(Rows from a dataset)
— Begin —

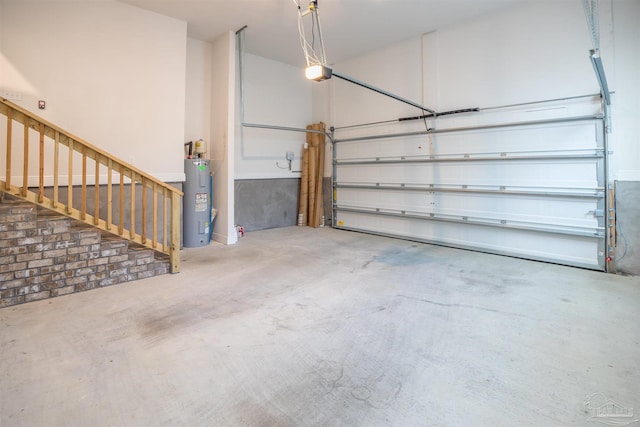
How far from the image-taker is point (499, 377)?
187 centimetres

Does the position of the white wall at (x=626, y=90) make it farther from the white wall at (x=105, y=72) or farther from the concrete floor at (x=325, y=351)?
the white wall at (x=105, y=72)

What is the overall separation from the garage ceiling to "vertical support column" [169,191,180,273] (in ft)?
9.64

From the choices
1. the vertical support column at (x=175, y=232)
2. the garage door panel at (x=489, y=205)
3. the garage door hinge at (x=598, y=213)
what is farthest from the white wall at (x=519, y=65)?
the vertical support column at (x=175, y=232)

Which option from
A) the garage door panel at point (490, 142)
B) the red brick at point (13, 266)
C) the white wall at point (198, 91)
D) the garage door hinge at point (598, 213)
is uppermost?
the white wall at point (198, 91)

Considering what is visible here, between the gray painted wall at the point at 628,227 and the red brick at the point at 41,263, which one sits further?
the gray painted wall at the point at 628,227

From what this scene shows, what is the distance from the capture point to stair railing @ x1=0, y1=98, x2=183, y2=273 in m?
3.00

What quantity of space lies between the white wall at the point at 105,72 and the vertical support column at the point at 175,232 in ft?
4.54

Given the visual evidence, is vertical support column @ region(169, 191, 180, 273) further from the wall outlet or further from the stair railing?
the wall outlet

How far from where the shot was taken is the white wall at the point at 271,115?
21.5 ft

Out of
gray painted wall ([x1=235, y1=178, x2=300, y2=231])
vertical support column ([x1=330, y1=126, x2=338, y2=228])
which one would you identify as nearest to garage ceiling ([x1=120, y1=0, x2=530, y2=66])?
vertical support column ([x1=330, y1=126, x2=338, y2=228])

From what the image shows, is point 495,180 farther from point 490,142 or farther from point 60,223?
point 60,223

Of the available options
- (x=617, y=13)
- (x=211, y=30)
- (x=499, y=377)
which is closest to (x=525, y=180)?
(x=617, y=13)

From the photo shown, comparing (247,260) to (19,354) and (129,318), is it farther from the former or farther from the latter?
(19,354)

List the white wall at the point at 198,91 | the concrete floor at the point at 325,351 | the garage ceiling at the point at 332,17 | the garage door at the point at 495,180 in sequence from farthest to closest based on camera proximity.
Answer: the white wall at the point at 198,91 < the garage ceiling at the point at 332,17 < the garage door at the point at 495,180 < the concrete floor at the point at 325,351
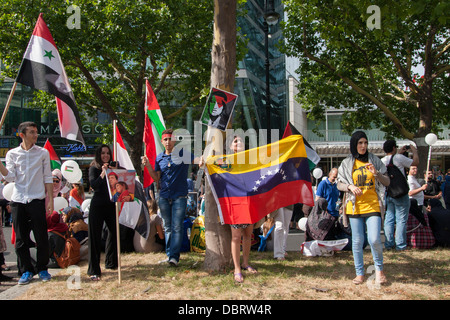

— End —

◆ Exercise instructions
How many lines of the data above contain the string "hinge"? Case counts; give only the number.

◆ Exercise solution
2